Inflation Rises to 11.3% in Producer Index for June, Near Highest on Record
The comments below are an edited and abridged synopsis of an article by Zachary Halaschak
US inflation, as measured by producer wholesale prices, ticked up to 11.3% for the year ending in June, nearly the highest on record.
Headline inflation, as measured by the Consumer Price Index, exploded to 9.1% for the 12 months ending in June, the highest level since 1981 and a bigger increase than expected.
These numbers are another indicator that prices are wildly out of control even as the Fed moves more aggressively to jack up interest rates to rein in America’s historic inflation.
“Despite a modest improvement in supply conditions, price pressures will remain uncomfortable in the near term and bolster the Fed’s resolve to prevent inflation from becoming entrenched in the economy,” economists said.
The high rate of inflation has politically damaged President Joe Biden and undercut support for spending proposals from the White House and congressional Democrats.
Last month, the Fed hiked its interest rate target by a three-quarters of a percentage point for the first time since 1994. It typically raises rates by a quarter of a percentage point, so the June hike was analogous to three simultaneous rate increases.

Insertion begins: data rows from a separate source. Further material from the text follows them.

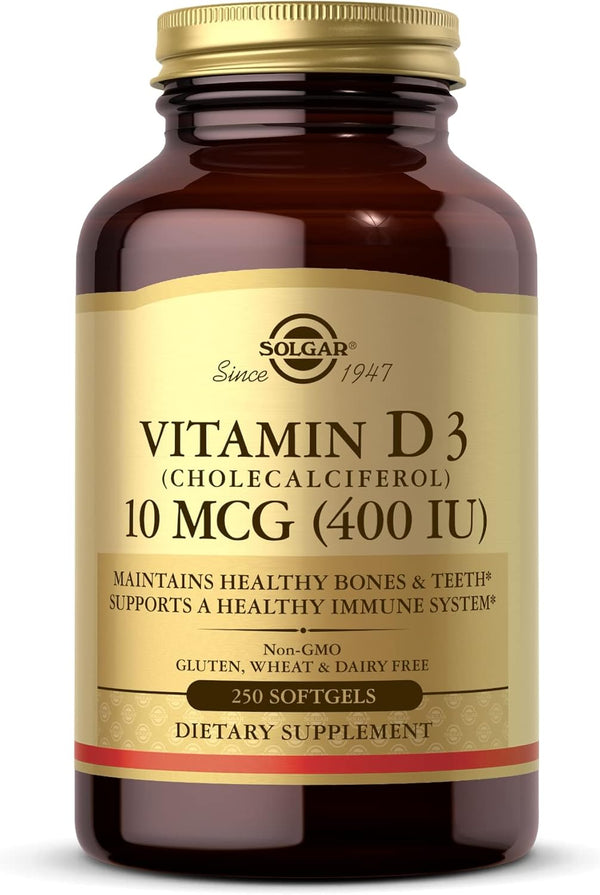 Solgar Vitamin D3 (Cholecalciferol) 10 MCG (400 IU), 250 Softgels | Supports Healthy Bones & Teeth, Immune System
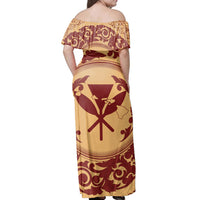 Polynesian Pride Dress - Hawaii Map Classic Floral Red Off Shoulder Long Dress - Polynesian Pride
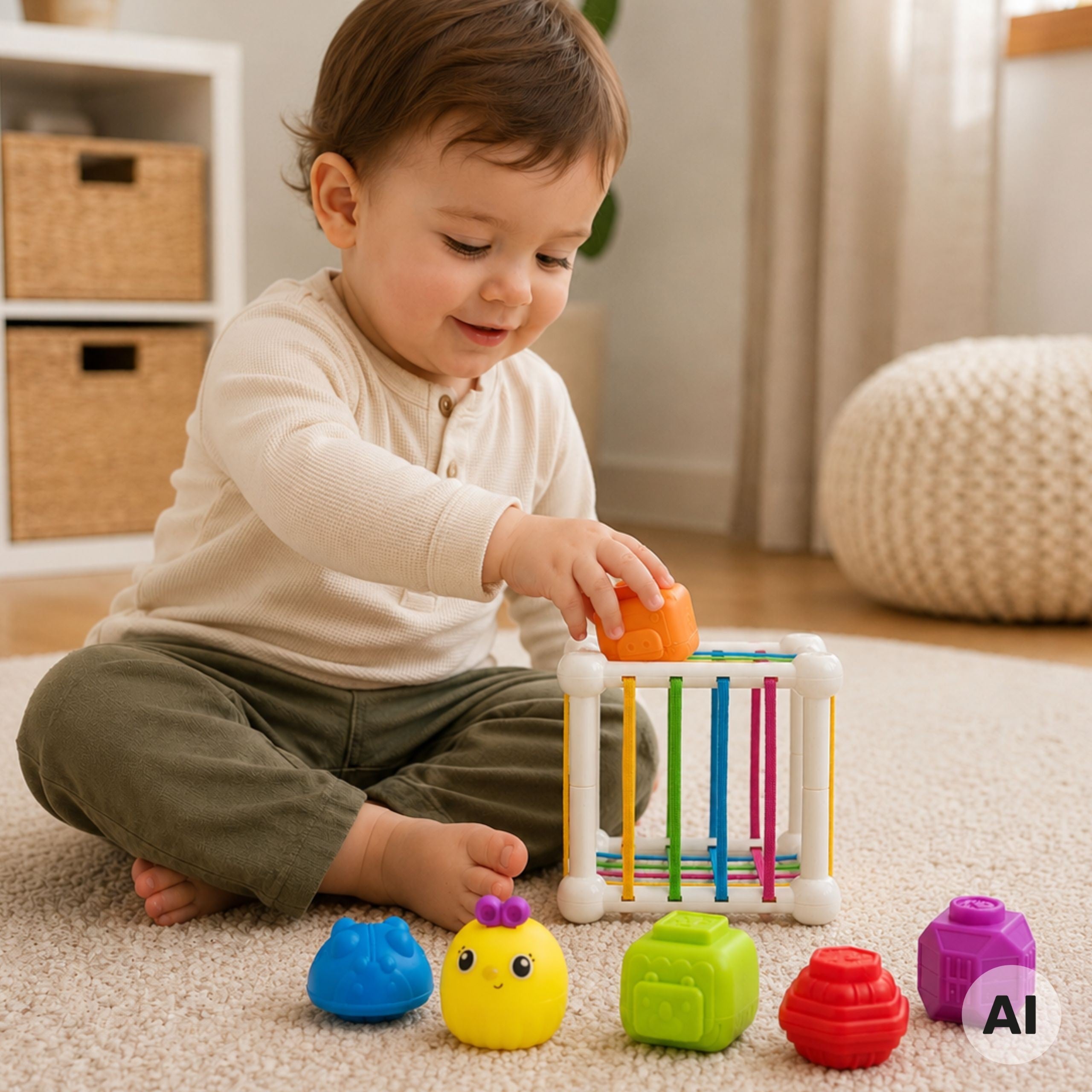 Woopie Baby Flexible Sensory Cube Sorter For Children Animals + Rattle 7 Pcs.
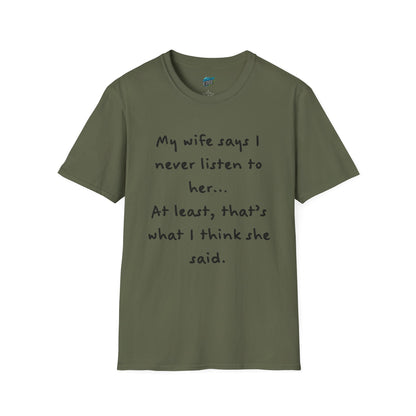 My Wife Says... Husband Dad Joke Humor Men's Basic T-Shirt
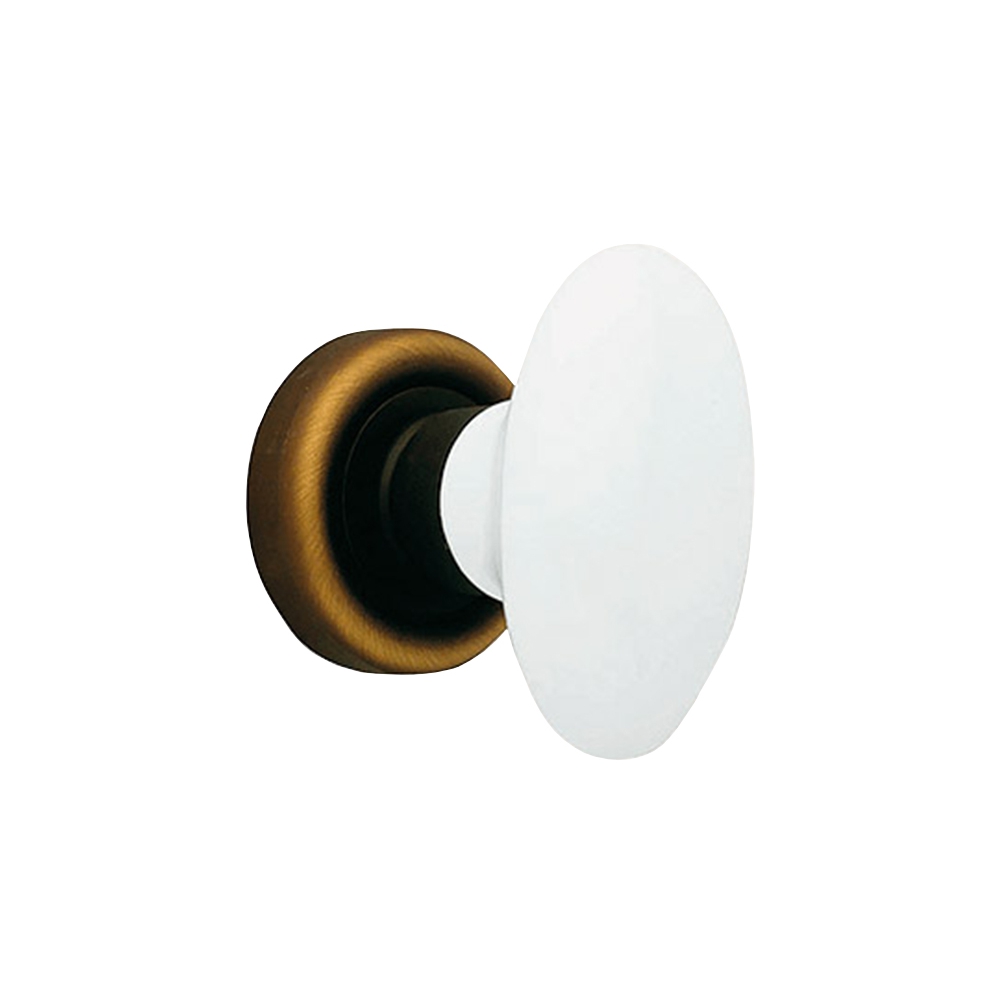 Flavia 685 RO 102 BM Bouton de porte pour Calì Line Bronze mat avec poignée en porcelaine blanche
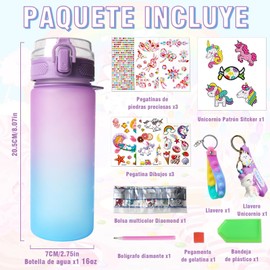 Diamond Painting Kit de Agua,Kit de Manualidades para Niña,Pintura de Diamantes de Agua,Diamond Painting para Niños de Botella Agua,kit Manualidades para Niñas,con Botella Agua DIY y Pegatinas de Diamantes,para Regalo Niña 6 8 9 Años Manualidades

The Fed is set to meet again later this month, and it will likely raise its rate target by another 75 basis points, although some think that it could act more aggressively and raise interest rates by a full percentage point.
Atlanta Fed President Raphael Bostic said that “everything is in play,” including a full percentage point hike, after June’s CPI report.
There are fears that the Fed’s aggressive cycle of rate hiking will knock the economy into a recession, fears that worsen as inflation grows and the Fed keeps having to take a more hawkish approach to monetary policy.